As to the other problem raised by Jim Adcock:

jimad> On a few machines/os pairs that are interesting from a
jimad> "marketing" point of view, including Mac, Dos, OS/2, Windows,
jimad> etc, the pointer model chosen is often a 16:16 segment:offset
jimad> pair, rather than a 0:32-bit linear address.  This would not in
jimad> itself be a fatal problem, except that segment and offset are
jimad> frequently stored separately, making "find all values that might
jimad> be a valid object address" an N^2 problem.

You have a point, one cannot always win. If you mix near and far
pointers, you get into some trouble (and not just because of
conservative g.c.). On the other hand the compiler could help a bit.
But then the collector becomes hybridly conservative, I guess. After
all, we are back to our previous theme: any storage manager design will
not work under any possible condition.

Also, I think that it is not terribly difficult to rework those
applications so that they use only near or only far pointer, and at a
probably tolerable cost in (space) efficiency. After all, nothing forces
you to use near and far pointers in the same program; I would even say
that strictly speaking this is not possible in C++.
--
Piercarlo "Peter" Grandi           | ARPA: pcg%uk.ac.aber.cs@nsfnet-relay.ac.uk
Dept of CS, UCW Aberystwyth        | UUCP: ...!mcsun!ukc!aber-cs!pcg
Penglais, Aberystwyth SY23 3BZ, UK | INET: pcg@cs.aber.ac.uk

jimad@microsoft.UUCP (Jim ADCOCK) (09/26/90)

In article <PCG.90Sep24181007@odin.cs.aber.ac.uk> pcg@cs.aber.ac.uk (Piercarlo Grandi) writes:
|"Just to be clearer": _if_ Jim Adcock was referring to that class of
|machines and operating systems where each memory location has 4096
|(2^(32-20)) equivalent addresses, one can conventionally use one of
|these synonyms to indicate a heap pointer.
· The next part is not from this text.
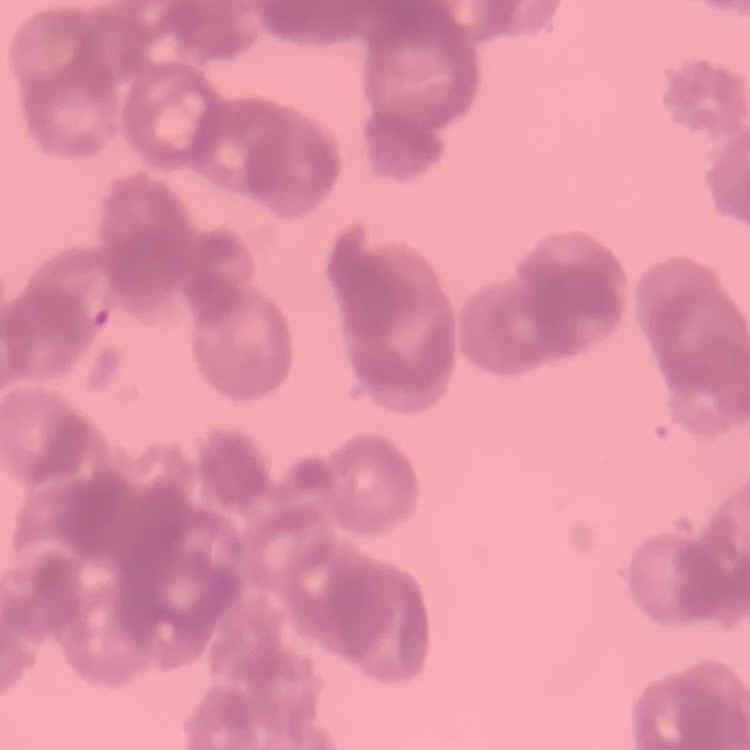

erythrocyte_morphology: rouleaux formation
stain: Field's or Giemsa
preparation: thin blood smear
image_type: one tile cut from a larger photomicrograph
So for example non-heap
|pointers may systematically use the 0th synonym, and heap pointers would
|use the 2048th. Hints of tagging...

Nah, because such address synonyms only apply to one obsolescent member of
the family.  Making use of such address puns is the moral equivalent of
people who play with the high bits in a 32 bit linear pointer -- because they
"know" their particular CPU board only implements 24 address lines. In any case,
making explicit use of address synonyms doesn't make much progress on 
the underlying problem, which is that segment and offset parts of a 
pointer are commonly stored separately, such that a "conservative" approach
requires the consideration of n^2 segment:offset word-pairs as "possible 
addresses of objects to be kept alive."

tom@ssd.csd.harris.com (Tom Horsley) (09/26/90)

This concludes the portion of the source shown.